Et de rappeler que la forte dépréciation du dinar qui a induit un renchérissement des coûts à l’importation, conjuguée à la reprise de l’inflation ont d’ores et déjà affecté le pouvoir d’achat de la classe moyenne. Pour M. Bellache, les perspectives s’annoncent difficiles à la lumière de ce qui est prévu dans le PLF 2016.

«La hausse de certaines taxes prévues dans la LF 2016 et qui concernent certains produits et leurs répercussions sur les prix des autres produits et services vont libérer davantage l’inflation et aggraver ainsi la situation», prévient-il.
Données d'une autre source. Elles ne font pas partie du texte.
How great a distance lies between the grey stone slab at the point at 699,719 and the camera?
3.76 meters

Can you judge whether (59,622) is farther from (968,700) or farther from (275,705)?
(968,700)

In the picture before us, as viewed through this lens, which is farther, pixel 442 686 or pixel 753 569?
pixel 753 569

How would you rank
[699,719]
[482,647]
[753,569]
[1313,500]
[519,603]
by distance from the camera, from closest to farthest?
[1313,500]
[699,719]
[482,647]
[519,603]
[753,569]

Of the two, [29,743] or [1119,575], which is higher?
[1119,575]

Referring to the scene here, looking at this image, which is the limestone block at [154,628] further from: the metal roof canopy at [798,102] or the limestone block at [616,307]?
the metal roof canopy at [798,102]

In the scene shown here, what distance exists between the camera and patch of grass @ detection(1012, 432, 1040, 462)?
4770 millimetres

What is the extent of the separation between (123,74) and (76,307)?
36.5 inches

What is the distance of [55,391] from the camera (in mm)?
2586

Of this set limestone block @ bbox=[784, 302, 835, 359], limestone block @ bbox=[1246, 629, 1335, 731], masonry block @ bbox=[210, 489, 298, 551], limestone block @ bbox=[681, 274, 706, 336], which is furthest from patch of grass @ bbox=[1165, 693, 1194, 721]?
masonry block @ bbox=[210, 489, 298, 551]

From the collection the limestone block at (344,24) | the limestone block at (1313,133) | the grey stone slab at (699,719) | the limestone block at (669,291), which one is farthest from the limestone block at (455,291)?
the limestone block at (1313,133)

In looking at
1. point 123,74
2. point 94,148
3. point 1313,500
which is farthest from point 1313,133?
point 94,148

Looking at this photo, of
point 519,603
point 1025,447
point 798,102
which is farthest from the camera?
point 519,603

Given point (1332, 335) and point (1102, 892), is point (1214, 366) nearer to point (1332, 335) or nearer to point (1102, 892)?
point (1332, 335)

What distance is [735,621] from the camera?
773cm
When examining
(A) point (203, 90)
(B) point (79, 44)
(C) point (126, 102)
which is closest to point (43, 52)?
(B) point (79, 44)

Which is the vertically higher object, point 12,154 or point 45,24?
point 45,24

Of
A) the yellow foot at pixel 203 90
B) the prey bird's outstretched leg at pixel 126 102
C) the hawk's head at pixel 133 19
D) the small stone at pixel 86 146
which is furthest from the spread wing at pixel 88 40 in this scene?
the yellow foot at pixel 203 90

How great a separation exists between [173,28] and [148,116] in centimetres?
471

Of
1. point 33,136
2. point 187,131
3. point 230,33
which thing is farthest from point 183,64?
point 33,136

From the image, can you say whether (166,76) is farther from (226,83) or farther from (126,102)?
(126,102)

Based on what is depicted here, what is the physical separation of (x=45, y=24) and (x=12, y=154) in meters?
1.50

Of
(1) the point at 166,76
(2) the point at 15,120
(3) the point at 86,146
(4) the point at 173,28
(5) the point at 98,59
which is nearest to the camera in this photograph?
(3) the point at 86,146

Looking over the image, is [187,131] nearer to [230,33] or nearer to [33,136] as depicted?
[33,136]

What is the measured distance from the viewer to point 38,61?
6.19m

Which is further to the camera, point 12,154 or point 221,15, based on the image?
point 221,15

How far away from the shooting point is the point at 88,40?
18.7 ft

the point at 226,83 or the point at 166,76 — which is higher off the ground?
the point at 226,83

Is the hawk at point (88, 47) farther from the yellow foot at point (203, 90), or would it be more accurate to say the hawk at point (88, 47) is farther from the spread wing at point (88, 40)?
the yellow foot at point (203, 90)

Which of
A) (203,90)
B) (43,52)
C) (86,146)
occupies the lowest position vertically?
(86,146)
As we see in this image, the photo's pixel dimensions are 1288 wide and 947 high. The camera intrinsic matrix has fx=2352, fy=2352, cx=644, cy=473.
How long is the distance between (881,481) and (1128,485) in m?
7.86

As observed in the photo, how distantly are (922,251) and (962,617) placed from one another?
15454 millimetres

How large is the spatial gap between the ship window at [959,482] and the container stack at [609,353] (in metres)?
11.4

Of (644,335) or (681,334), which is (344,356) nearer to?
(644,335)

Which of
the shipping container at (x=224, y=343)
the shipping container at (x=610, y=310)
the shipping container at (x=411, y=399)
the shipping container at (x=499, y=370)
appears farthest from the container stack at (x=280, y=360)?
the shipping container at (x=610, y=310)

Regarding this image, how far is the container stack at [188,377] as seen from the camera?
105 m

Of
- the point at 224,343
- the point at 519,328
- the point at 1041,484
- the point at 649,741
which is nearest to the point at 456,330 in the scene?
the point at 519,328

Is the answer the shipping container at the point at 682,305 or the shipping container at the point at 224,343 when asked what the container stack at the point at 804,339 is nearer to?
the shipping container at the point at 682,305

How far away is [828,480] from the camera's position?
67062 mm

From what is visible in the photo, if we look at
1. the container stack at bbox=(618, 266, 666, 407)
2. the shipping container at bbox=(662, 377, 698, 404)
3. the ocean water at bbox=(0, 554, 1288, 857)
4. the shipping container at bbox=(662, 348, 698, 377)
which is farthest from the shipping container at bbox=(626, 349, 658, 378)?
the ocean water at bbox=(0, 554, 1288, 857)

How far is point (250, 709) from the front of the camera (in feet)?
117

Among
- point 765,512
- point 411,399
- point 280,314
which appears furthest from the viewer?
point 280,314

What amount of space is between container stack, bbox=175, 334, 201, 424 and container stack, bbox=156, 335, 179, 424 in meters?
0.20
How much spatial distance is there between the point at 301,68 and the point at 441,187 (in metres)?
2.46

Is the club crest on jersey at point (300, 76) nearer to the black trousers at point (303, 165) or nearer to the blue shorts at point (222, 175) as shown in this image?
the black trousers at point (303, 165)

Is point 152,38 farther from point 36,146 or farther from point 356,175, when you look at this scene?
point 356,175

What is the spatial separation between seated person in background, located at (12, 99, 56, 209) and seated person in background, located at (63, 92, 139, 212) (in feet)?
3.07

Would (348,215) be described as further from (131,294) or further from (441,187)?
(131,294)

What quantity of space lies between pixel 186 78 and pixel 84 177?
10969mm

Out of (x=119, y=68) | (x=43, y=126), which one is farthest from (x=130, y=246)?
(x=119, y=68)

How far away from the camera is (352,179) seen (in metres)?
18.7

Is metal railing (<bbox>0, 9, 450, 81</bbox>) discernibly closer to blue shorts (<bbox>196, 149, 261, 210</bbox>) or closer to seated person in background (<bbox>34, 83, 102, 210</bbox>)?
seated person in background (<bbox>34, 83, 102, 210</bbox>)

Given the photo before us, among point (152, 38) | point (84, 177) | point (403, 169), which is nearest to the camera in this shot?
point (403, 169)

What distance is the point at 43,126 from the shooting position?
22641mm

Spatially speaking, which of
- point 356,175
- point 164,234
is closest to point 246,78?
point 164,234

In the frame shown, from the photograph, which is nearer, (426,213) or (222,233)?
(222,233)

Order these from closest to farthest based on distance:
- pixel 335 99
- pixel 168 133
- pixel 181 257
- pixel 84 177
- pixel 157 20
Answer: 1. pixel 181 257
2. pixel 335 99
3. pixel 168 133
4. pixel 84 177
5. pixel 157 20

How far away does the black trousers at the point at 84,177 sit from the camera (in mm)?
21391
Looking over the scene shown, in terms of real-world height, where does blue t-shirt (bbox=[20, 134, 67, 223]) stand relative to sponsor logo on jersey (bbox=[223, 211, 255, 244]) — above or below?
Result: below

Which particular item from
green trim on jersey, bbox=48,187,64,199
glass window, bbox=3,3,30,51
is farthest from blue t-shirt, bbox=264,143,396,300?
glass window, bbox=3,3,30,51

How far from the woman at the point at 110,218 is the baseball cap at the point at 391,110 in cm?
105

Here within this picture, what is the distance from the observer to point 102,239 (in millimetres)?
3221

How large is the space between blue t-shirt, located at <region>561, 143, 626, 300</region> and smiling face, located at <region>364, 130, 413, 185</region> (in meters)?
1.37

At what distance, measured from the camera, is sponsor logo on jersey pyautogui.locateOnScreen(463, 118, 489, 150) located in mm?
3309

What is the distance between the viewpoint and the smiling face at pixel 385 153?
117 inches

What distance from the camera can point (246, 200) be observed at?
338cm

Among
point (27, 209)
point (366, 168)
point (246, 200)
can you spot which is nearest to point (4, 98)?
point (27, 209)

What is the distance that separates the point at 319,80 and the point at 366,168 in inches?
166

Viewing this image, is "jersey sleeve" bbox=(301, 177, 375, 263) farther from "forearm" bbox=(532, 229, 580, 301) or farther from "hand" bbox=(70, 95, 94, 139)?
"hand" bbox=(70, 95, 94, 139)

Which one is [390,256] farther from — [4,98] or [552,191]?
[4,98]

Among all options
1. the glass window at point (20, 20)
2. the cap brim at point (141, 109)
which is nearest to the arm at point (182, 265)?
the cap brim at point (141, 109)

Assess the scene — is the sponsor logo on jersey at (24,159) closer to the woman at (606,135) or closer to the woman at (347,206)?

Qu’y a-t-il lieu de faire face à une telle situation ? Mais surtout en prévision de la réaction de la classe moyenne. «Il faudra s’attendre à ce que cette classe moyenne réagisse en usant de différentes formes pour manifester son mécontentement.

Surtout que celle-ci constitue de plus en plus la cheville ouvrière de notre système socio-économique», avertit d’emblée le chercheur du CREAD plaidant dans ce sillage pour l’anticipation. «Il est utile d’avoir une intelligence de la situation pour dialoguer, écouter, convaincre cette classe moyenne quant aux nouveaux enjeux et des nouveaux défis.

Et surtout lui signifier son implication active dans ces nouveaux défis et que cette nouvelle bataille de la diversité économique pour sortir de cette dépendance pétrolière est une affaire sociétale loin des expertises économiques et des alternatives de laboratoire et de salons», soulignera M. Benguerna avant d’enchaîner : «Nous avons besoin de l’intelligence de toutes les catégories sociales et cette classe moyenne est un vecteur important, pour peu qu’on la mette à contribution dans ses différents domaines. Lorsqu’on parle d’intelligence, on ne peut pas faire abstraction de l’impact de l’innovation pour affronter ces nouveaux enjeux, d’où mon appel pour une approche sociétale», conclura-t-il.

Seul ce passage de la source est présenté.